Imagine you once made the best breakfast smoothie that was a blend of non-fat yogurt, blueberries, orange juice and fresh spinach. It was so delicious, that you wanted to make it again. However, you didn't have any fresh spinach so you substituted with frozen spinach. The result? AWFUL!
This is a true story from a friend of mine. Her experience is not an unlikely one. Most people know some cooking basics, such as substituting margarine for butter, but healthy foods come with a slightly different set of rules.
As such, I've started a list of "Considerations for Healthy Eating/Cooking":
1. Not everything will taste good in a smoothie. Juicers and fancy blenders make it seem like any combination of something healthy can be successful mixed up into a frothy, yummy treat. Alas, this is not true. Luckily, there are about a billion recipes out there for smoothies to make your life easier (and some where you can sneak in foods like salmon...aka, The Bass-a-Matic). Follow the recipe, and chances are that it will be delicious or at least, delicious to someone.
2. Frozen spinach is a great substitute for fresh, so long as you're cooking with it. Frozen spinach is fabulous to have on hand to throw in soups, sauces, with egg dishes, etc. In these applications, fresh will work too. But it doesn't work well the other way. Frozen spinach is much more concentrated, so a cup of frozen spinach is equivalent to practically 3 times that of fresh.
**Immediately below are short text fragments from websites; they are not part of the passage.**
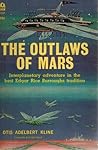 Cover of The Outlaws of Mars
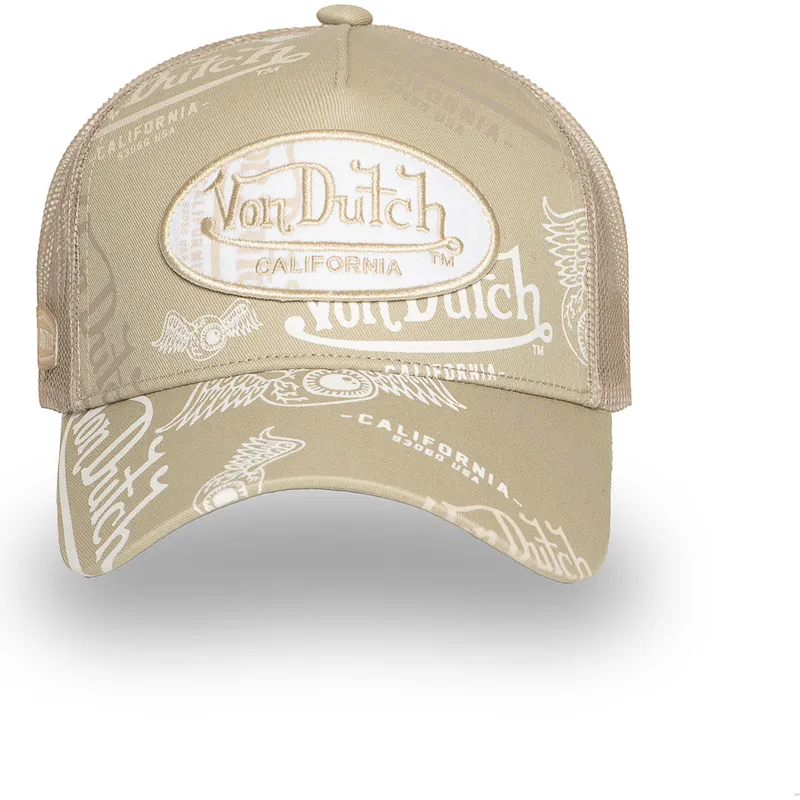 kape-zaobljena-bez-snapback-cafe05-von-dutch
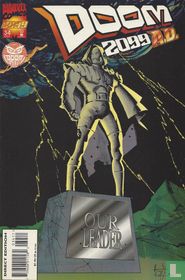 Doom 2099 34
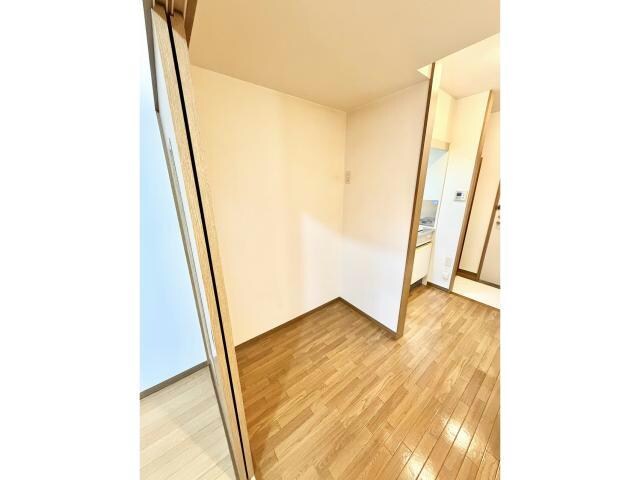 ドミールNABESHIMAの物件内観写真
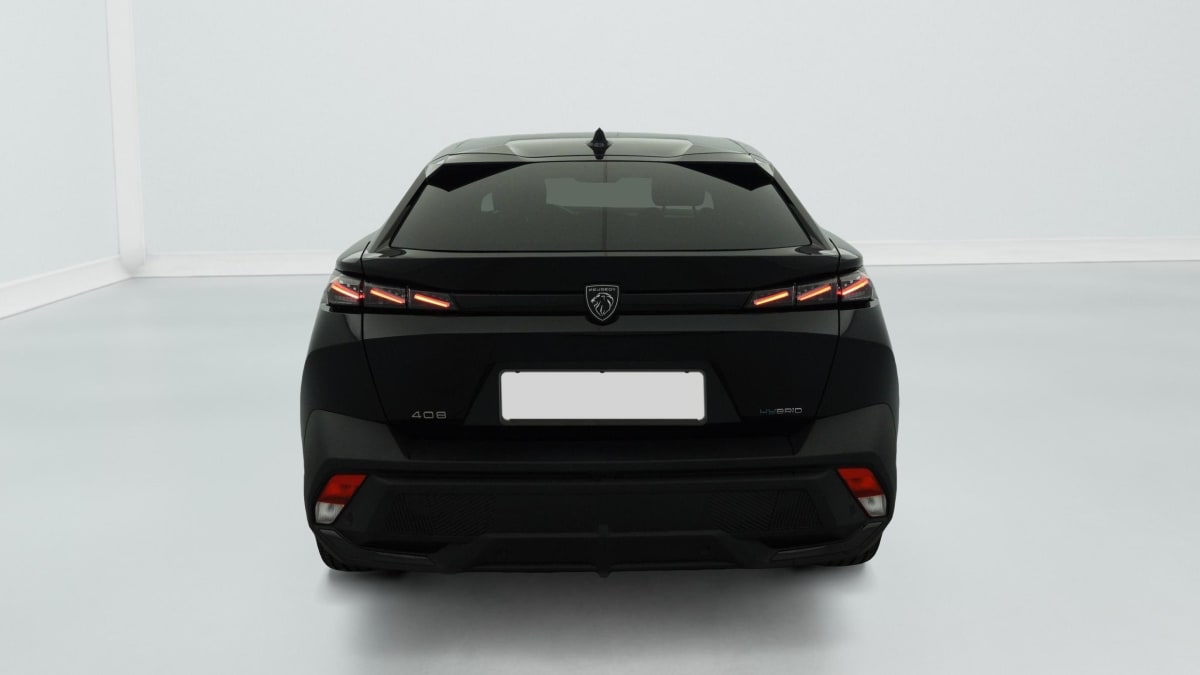 Peugeot 408 - Image 6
I think this is why the smoothie my friend made was not very good...too much spinach relative to the other ingredients.
3. Don't be afraid to use the salt shaker on healthy foods. Salt and fat (especially butter) greatly improve most foods. And here's the thing with a salt shaker...salting the top of a food does not get you into trouble with salt. This is because very little salt is needed when it's directly on the food. With each bite, the salt comes into direct contact with salt receptors on the tongue. When the salt is mixed in the food (like soups or frozen entrees or cheese), it cannot directly contact the tongue which means food companies have to add a whole lot more to make the food taste salty. Even people on a salt-restricted diet (due to high blood pressure or another condition) can enjoy adding salt to their healthy foods in moderation.
4. Don't be afraid of fat with your healthy food! Over the past 10 years, experts have slowly been increasing the recommendations for intake of fat. Why? Because as it turns out, fat is not the devil food that everyone thought it was. Sure, some fats are bad (trans fats especially) and some are good (fats from fish and oils), and it still has more calories than protein or carbohydrate on a gram for gram basis. But fat itself does not cause heart disease or cancer or diabetes. Unhealthy diets and lifestyles do. There is nothing unhealthy or wrong with adding olive oil to a salad or eating a full-fat yogurt with fruit. And here's the thing...fruits and vegetables are full of antioxidants that require fat to be absorbed into the body. I cringe whenever I see a woman eating a beautiful salad of vegetables with lemon juice or only balsamic vinegar. A little oil will greatly improve the flavor and allow your body to harness all the disease-fighting compounds in those veggies.
5. Healthy foods taste better when they are in season. Forcing a fruit or vegetable to grow under less than ideal conditions or shipping them from another continent affects the quality of the food. Some vegetables produce more bitter compounds, some fruits can develop thicker rinds and plants like tomatoes make fruit that are mealy and gritty. January in Chicago is not the best time to make a tomato-cucumber salad and it's especially not the best time to introduce a lot of these seasonal-type foods to picky eaters. If #s 3 and 4 above cannot help, then I say save those foods for a different time of year and enjoy what's fresh.